Efficient Scale. When a niche market is effectively served by one or a small handful of companies, efficient scale may be present. For example, midstream energy companies such as Enterprise Products Partners EPD enjoy a natural geographic monopoly. It would be too expensive to build a second set of pipes to serve the same routes; if a competitor tried this, it would cause returns for all participants to fall well below the cost of capital.
What you'll notice about these characteristics is that they can't easily be summed up by a single number. Data points like standard deviation, Beta, p/e ratios serve their purpose but they don't tell you about the long term prospects for a business. Before diving into the plethora of data points, it is critical to first have a qualitative understanding of what the business does, what sets it apart and how it is insulated from competitive forces.
Once I've done this there are some data points I pay attention to:
Revenue: If a company isn't growing revenues over time then something is fundamentally wrong with the business or industry. Revenue flows through to earnings and cash flows, so a company with declining revenues can only engineer good shareholder returns for so long. If a company can't grow its customer base and earn more from each customer over time, I don't really want to own the stock.
Growing Dividends: I don't chase yield. Instead, I prefer to invest in companies that pay consistently growing dividends. I like companies that can grow dividends above the rate of long-run average nominal GDP so that my income stream grows faster than inflation. (This, of course, requires growing revenues.) Many of my holdings have dividend growth rates closer to 7%+, doubling my dividend income every ten years. While I agree that technically it's total returns that matter, a consistent and growing dividend payout overlays a level of discipline on management. It also implies that company executives - i.e. those who know the most about their business - are confident in the company's ability to generate cash. Some research has shown that companies that pay growing dividends outperform companies that don't pay dividends over the long run. Of course, there are great examples of the opposite. But as a lazy investor, I want to buy good companies at fair prices and that often means investing in proven businesses that are able to pay dividends. Moreover, the psychological benefit of seeing dividends paid into my account regardless of the daily, weekly, monthly stock price fluctuations keeps me from making irrational sell decisions.

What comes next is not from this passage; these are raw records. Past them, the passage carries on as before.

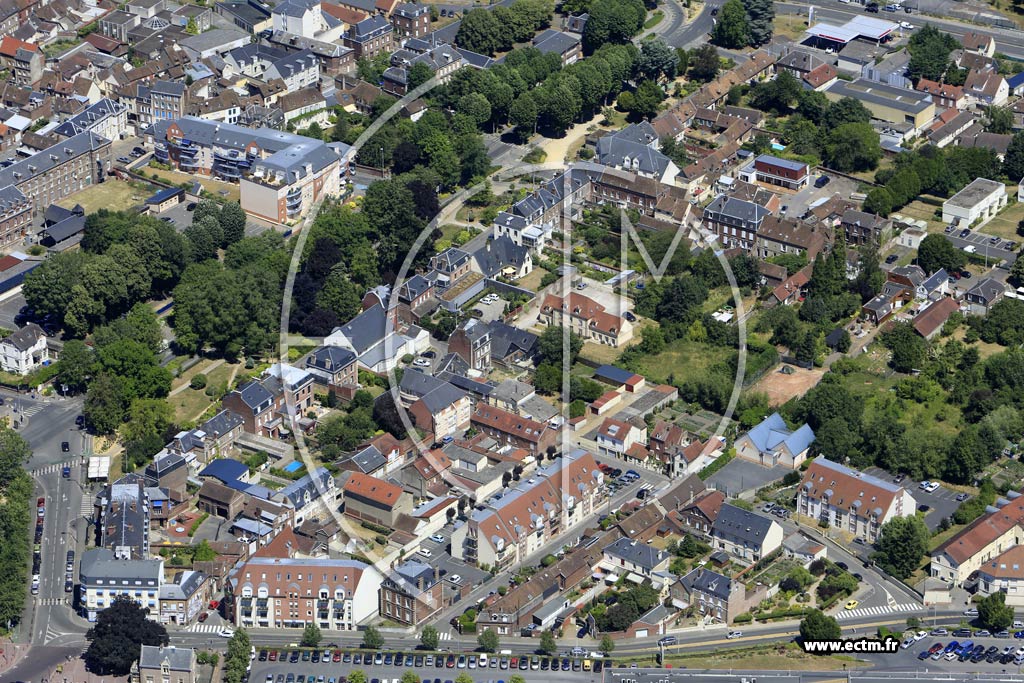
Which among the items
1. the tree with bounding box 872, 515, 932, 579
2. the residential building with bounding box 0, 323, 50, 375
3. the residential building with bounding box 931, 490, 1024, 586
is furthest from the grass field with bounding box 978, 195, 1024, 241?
the residential building with bounding box 0, 323, 50, 375

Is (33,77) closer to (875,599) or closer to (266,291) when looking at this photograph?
(266,291)

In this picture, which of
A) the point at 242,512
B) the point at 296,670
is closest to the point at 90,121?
the point at 242,512

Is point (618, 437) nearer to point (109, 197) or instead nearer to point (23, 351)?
point (23, 351)

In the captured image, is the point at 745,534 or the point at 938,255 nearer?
the point at 745,534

Sustainable dividends: Not all dividends are equal. This is important if one is to avoid value traps. Sometimes a yield is high because investors expect dividends to be cut. The classic measure investors use to evaluate dividend sustainability is the payout ratio - the proportion of earnings paid as dividends. Over the long run, a company cannot pay more than it earns. Personally, I prefer to look at the dividend as a proportion of free cash flow, since earnings can often include various non-cash items. Dividends are paid with real cash, so ultimately it's the cash flows that matters.
P/E and P/S: These valuation metrics provide a good snapshot of whether a stock is expensive or not. While P/E is often the first valuation metric people use (share price per dollar of earnings), I also look at P/S (price to sales). Again, because earnings can include non-cash items, one-time items, etc. I feel it is helpful to have a valuation metric that compares against a more stable accounting measure (revenues). When looking at valuation metrics, it's important to recognize what you're paying for. A fast growing company will cost more...and that's OK. In contrast, a dying company might have a single-digit P/E ratio and 5%+ dividend yield, but over the long run it might be a losing proposition. I would rather pay a fair price to own a slice of a company I know will outrun its competitors and have a viable market (via its wide moat) for decades to come.